Uganda's ICT Minister Chris Bary Omunsi has alleged that Uganda and Kenya’s Governments were in touch in the arrest of Uganda’s opposition leader Dr Kizza Besigye.
In a video seen by The Star, the ICT Minister has been heard saying there ought to be a reason why the two governments collaborated to actualise the arrest.
“Dr Kizza Besigye was arrested and the government of Uganda was in touch with the government of Kenya, otherwise how would you arrest someone in the middle of Nairobi and then bring them back to Uganda without the full knowledge and support of the Kenyan state?”
He said the events leading to the arrest of the opposition leader were solely dependent on intel received by the people who arrested him.
Contrary to the Ugandan official’s statement, Foreign Affairs Principal Secretary Sing’oei Korir said Kenya had no role in Besigye’s alleged arrest or deportation on Wednesday.
“There is no reason whatsoever for Kenya to be a party in his arrest, if any,” Korir said.
Besigye has been Ugandan President Yoweri Museveni competitor in four presidential elections and lost each time. Besigye has, however, always rejected the results.
On Wednesday, Besigye's wife, Winnie Byanyima, said her husband had been kidnapped in Nairobi on Saturday at an apartment complex on Riverside Drive.
According to Besigye’s family, he was abducted in Nairobi while preparing to grace a book launch by Kenyan opposition politician Martha Karua and taken to Uganda, where the military is allegedly detaining him.
Besigye was traced to a military detention centre after he went missing in Nairobi on Saturday, November 16.
His disappearance follows the July 23 arrest of 36 Ugandan activists associated with him in Kisumu before they were shipped to Uganda.

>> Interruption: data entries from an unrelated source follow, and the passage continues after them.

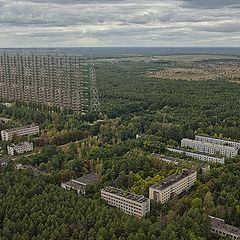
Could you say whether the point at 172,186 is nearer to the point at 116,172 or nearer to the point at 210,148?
the point at 116,172

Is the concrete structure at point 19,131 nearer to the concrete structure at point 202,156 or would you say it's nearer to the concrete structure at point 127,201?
the concrete structure at point 202,156

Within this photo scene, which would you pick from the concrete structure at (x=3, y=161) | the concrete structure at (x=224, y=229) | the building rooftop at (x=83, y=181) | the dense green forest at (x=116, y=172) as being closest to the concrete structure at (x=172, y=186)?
the dense green forest at (x=116, y=172)

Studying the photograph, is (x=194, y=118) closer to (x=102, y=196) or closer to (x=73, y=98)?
(x=73, y=98)

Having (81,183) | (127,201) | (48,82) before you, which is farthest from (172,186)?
(48,82)

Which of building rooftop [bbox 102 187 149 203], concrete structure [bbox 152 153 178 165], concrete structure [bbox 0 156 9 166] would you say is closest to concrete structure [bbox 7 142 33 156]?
concrete structure [bbox 0 156 9 166]

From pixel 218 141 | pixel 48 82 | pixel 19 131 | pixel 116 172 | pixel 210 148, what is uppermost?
pixel 48 82

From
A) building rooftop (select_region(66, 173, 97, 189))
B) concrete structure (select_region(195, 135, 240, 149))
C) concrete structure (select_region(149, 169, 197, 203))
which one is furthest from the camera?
concrete structure (select_region(195, 135, 240, 149))

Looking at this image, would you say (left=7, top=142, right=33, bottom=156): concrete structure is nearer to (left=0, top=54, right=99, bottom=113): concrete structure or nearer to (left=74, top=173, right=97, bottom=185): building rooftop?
(left=74, top=173, right=97, bottom=185): building rooftop

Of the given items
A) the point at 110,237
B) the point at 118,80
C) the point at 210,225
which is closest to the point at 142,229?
the point at 110,237
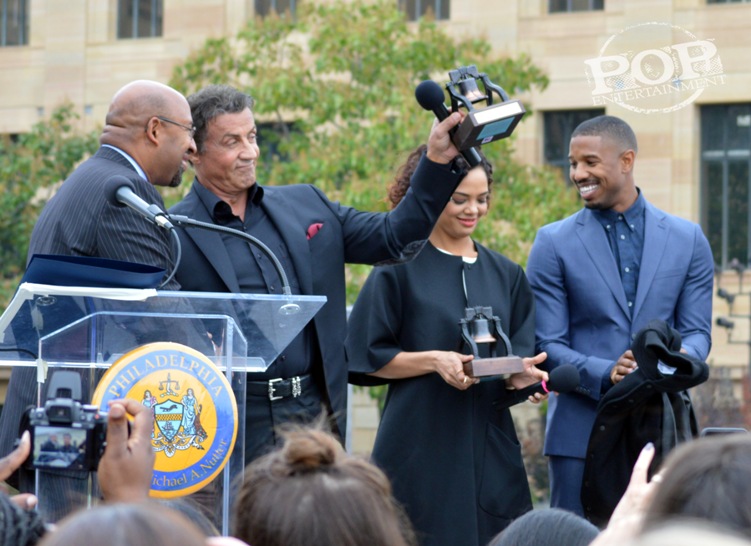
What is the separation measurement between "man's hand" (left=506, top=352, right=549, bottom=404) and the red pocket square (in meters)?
0.89

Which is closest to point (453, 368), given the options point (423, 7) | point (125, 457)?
point (125, 457)

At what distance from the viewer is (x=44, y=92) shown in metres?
29.4

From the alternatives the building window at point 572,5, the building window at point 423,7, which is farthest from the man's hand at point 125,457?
the building window at point 423,7

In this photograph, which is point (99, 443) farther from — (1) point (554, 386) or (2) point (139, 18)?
(2) point (139, 18)

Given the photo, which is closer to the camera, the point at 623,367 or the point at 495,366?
the point at 495,366

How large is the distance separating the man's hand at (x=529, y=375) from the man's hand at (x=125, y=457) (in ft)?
6.72

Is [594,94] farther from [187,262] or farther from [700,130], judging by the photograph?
[700,130]

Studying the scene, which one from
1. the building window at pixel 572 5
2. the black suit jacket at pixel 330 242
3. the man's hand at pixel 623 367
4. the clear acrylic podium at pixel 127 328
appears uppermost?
the building window at pixel 572 5

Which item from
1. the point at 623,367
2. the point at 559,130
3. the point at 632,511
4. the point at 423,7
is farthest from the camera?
the point at 423,7

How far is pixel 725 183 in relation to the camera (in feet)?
82.6

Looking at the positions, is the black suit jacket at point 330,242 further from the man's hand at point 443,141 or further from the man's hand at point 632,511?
the man's hand at point 632,511

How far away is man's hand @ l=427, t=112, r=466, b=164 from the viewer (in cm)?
471

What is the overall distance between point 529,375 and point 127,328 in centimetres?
179

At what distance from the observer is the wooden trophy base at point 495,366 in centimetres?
502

Byanyima who is the executive director of the Joint United Nations Programme on HIV/AIDS (UNAIDS), on Wednesday, asked Uganda's military to release the opposition leader from military detention in Kampala where he's reportedly being held.
Besigye was remanded after being charged with offences relating to security, illegal possession of two pistols and illegal possession of eight rounds of ammunition.